I seem to recall reading an analysis of the (original) Alcubierre warp drive in terms of causality. Can you get the classical special relativity causality paradoxes which normally flow from FTL travel? There is some discussion of this at http://www.physics.purdue.edu/~hinson/ftl/html/FTL_part4.html#sec:stmanipulation
When we were talking about wormholes and causality, one of the ideas floating around was that virtual particles could enter a closed timelike loop and end up amplifying themselves each pass around, which took place outside of time. The effect was an instantaneous, spontaneously created spear of energy which would collapse the wormhole. I wonder if a similar phenomenon wouldn't occur with any sort of FTL travel that violates causality.
Wormholes have some properties in common with the Alcubierre warp, namely the need for negative energy, and the possibility of FTL travel and associated paradoxes.
More recently Anders referred us to http://xxx.lanl.gov/abs/gr-qc/9903061 which seems to prove that wormholes can't exist.

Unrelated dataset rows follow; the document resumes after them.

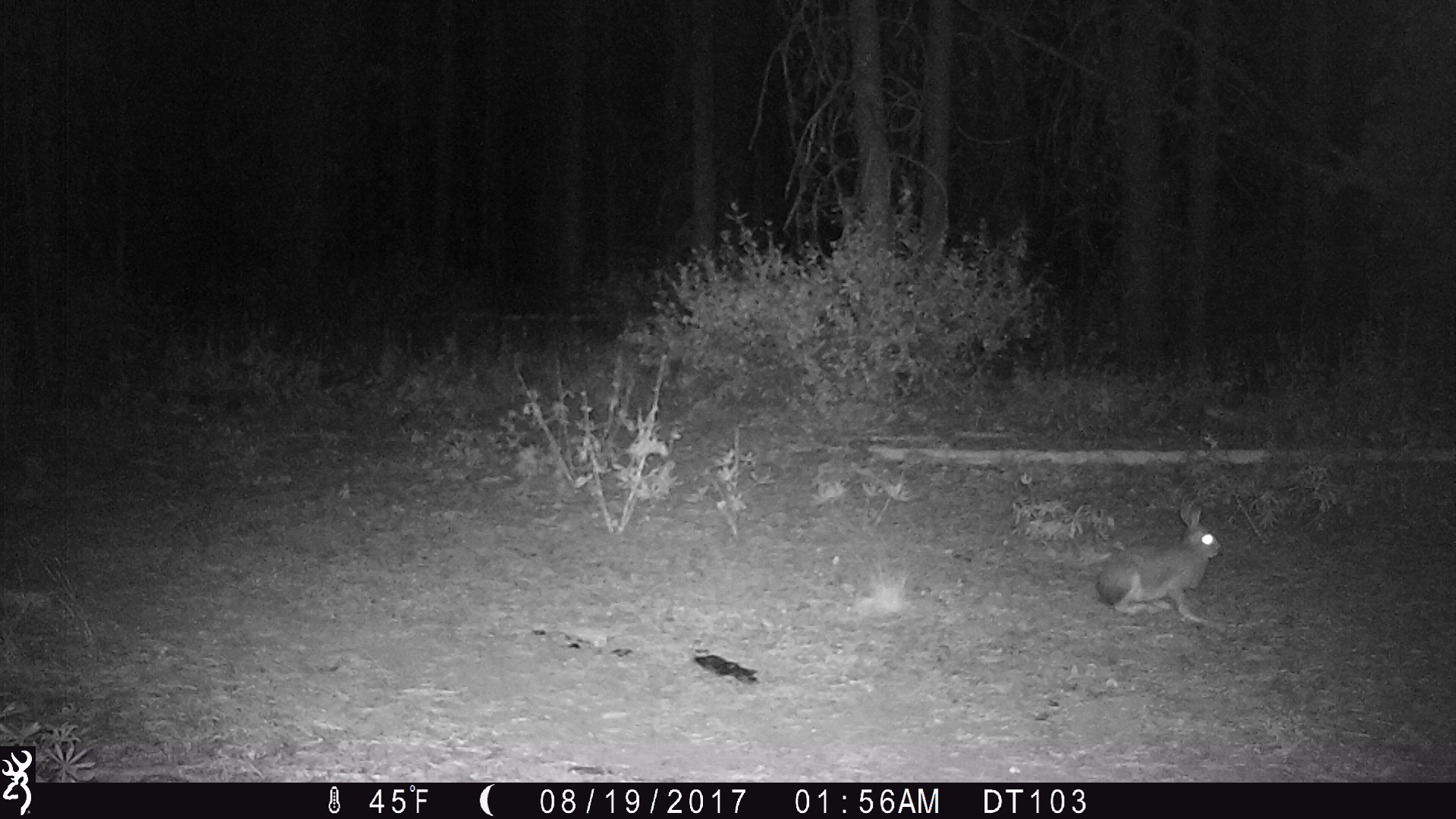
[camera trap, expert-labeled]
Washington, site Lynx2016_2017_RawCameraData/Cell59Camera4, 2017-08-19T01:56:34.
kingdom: Animalia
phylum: Chordata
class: Mammalia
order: Lagomorpha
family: Leporidae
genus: Lepus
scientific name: Lepus americanus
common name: snowshoe hare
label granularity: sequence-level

One of the papers referenced by Van Den Broeck is available at http://www.ioppublishing.com/PEL/article/cq14011l1/full/:
The expectation value of the stress - energy tensor of a free conformally invariant scalar field is computed in a two-dimensional reduction of the Alcubierre `warp-drive' spacetime. Unless the spacetime is in the Hartle - Hawking state at an appropriate temperature, the stress - energy diverges on past and future event horizons which form when the apparent velocity of the spaceship exceeds the speed of light. The likelihood of the spacetime being in this state, whether due to natural evolution or the application of technology, is briefly discussed.
This sounds a bit similar to the wormhole collapse phenomenon, although the author indicates that it might perhaps be avoided with some care.